Config ($lib/server/config.ts)
| Constant | Value | Note |
|---|---|---|
AI_DAILY_TOKEN_CAP |
100_000 |
Input + output tokens combined |
At current model prices this caps spend at roughly $1–2 per user per day on premium models.
Redis Key Shape
ai:budget:{userId}:{YYYY-MM-DD}
TTL: 25 hours (TTL_SECONDS = 25 * 60 * 60). The extra hour past midnight ensures the key is still readable in the final minutes of a UTC day regardless of clock skew between app instances.
The {YYYY-MM-DD} segment is derived from new Date().toISOString().slice(0, 10) — always UTC.
API ($lib/server/ai/budget.ts)
checkUserBudget(userId)
Call at request entry — before any expensive model invocation:
import { checkUserBudget } from '$lib/server/ai/budget';
const budget = await checkUserBudget(userId);
if (!budget.allowed) return decisionResponse(budget);
Returns a Decision. On denial, retryAfterMs is set to milliseconds until UTC midnight so the client can show an accurate reset time.

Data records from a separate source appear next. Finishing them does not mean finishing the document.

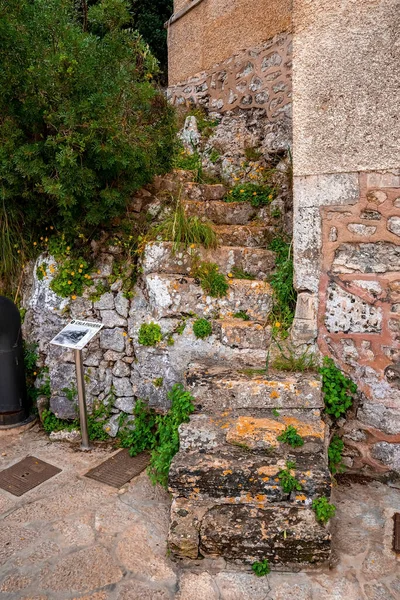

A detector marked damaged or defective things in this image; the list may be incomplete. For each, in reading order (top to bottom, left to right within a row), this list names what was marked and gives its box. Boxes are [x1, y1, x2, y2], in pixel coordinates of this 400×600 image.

rusted iron bin [0, 298, 29, 424]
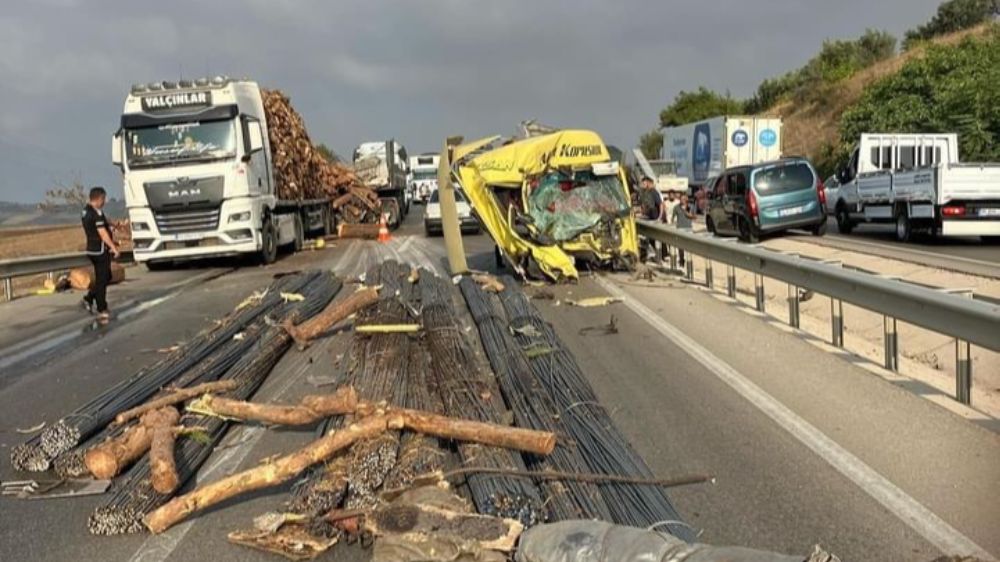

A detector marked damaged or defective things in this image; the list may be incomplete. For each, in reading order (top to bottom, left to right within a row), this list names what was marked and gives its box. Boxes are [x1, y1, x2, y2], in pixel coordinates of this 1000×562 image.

broken windshield [125, 119, 238, 167]
yellow crashed truck [456, 130, 636, 280]
smashed truck cab [456, 130, 636, 280]
broken windshield [528, 170, 628, 242]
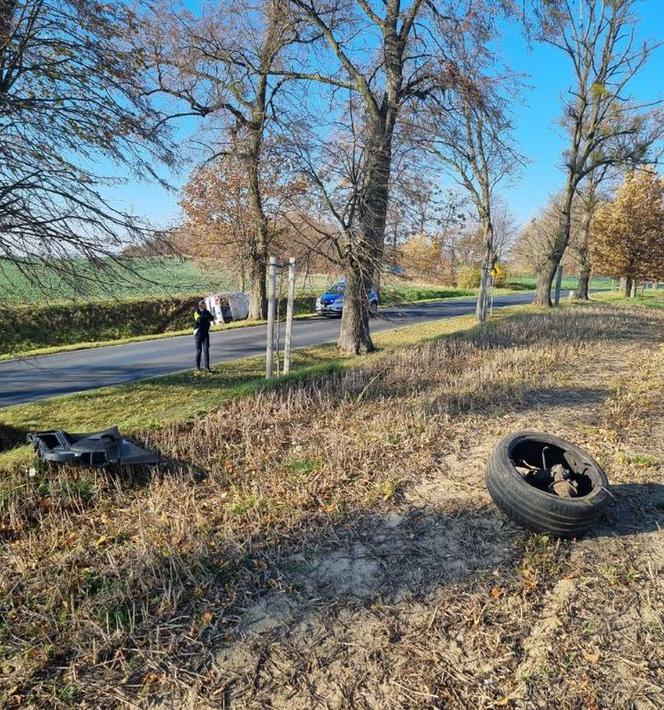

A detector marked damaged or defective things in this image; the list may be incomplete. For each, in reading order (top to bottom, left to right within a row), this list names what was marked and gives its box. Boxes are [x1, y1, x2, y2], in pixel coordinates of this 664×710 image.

crashed vehicle parts [27, 428, 158, 468]
crashed vehicle parts [486, 434, 608, 540]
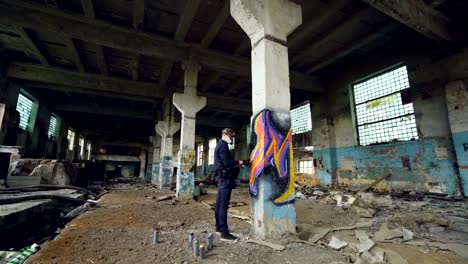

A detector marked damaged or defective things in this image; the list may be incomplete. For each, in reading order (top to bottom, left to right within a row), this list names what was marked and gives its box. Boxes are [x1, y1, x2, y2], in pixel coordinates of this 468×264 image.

broken window [15, 93, 34, 131]
broken window [290, 100, 312, 135]
broken window [352, 65, 416, 145]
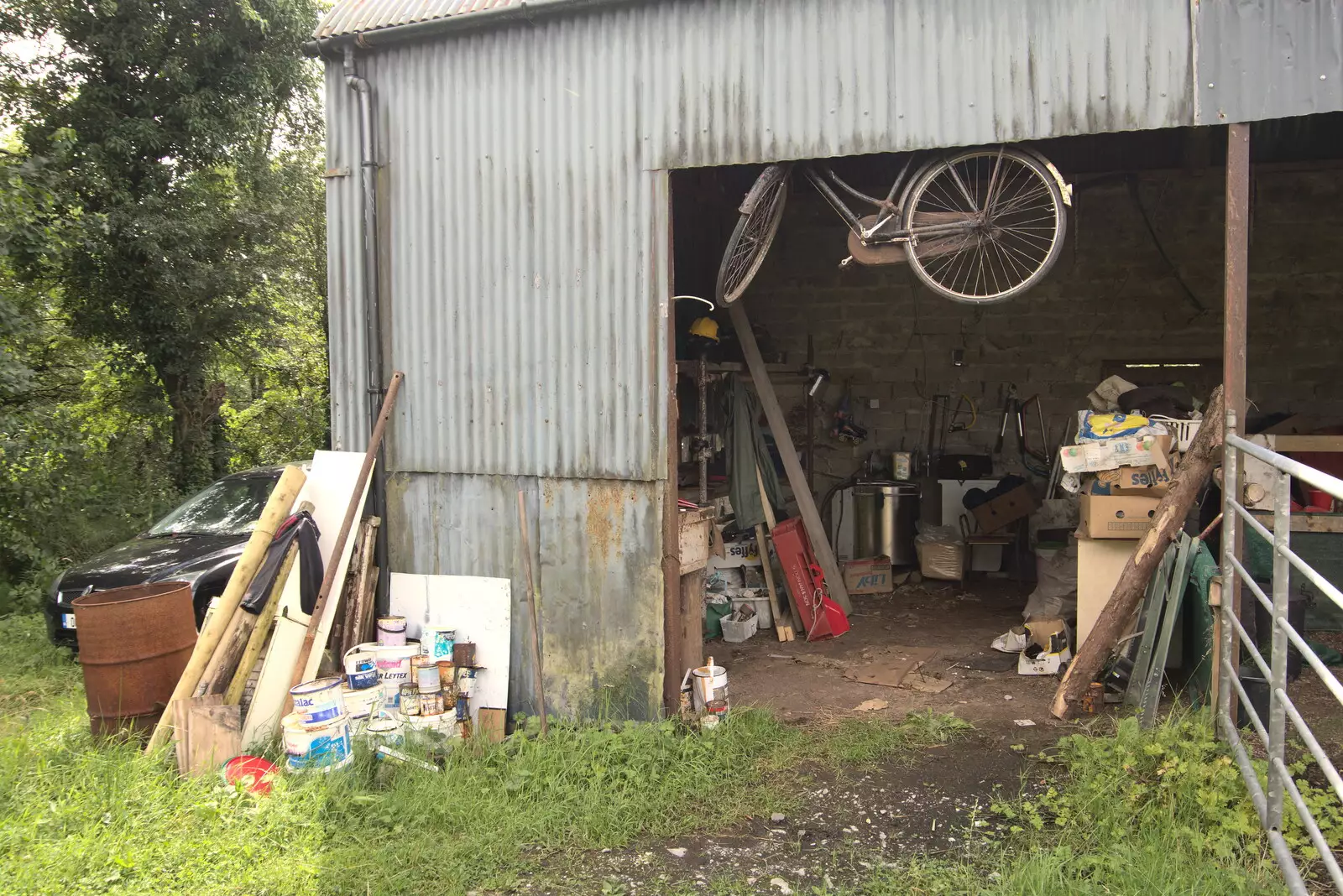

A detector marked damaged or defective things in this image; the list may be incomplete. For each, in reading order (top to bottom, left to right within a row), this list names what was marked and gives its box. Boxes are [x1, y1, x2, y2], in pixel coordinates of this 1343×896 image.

Redis-unavailable behavior:
| Environment | Redis missing |
|---|---|
| Dev | Passthrough (always allowed) |
| Production | Denied — budget check unavailable is treated as over-limit |
chargeTokens(userId, tokens)
Call in streamText.onFinish after the response completes:
import { chargeTokens } from '$lib/server/ai/budget';
// Inside streamText.onFinish:
await chargeTokens(userId, usage.totalTokens);
Uses Redis INCRBY followed by EXPIRE to set the TTL on first write of the day.
Check-Then-Charge Caveat (v1)
The gate and charge are not atomic. A burst of N parallel requests can each pass checkUserBudget before any has called chargeTokens. The daily total can overshoot by up to N × AI_MAX_TOKENS before the cap engages.
At current rates the worst-case overshoot is $0.20–0.50 — acceptable for v1. Upgrade to atomic pre-charge (reserve tokens before generation, reconcile after) if abuse data warrants it.
BOT_DETECTION_MODE Interaction
The token budget does not read BOT_DETECTION_MODE — it is always enforced when Redis is available. The mode flag is scoped to the captcha layer only.
Where Enforced
- Chat orchestrator (
$lib/server/ai/chat-orchestrator.ts):checkUserBudgetat request entry,chargeTokensinstreamText.onFinish.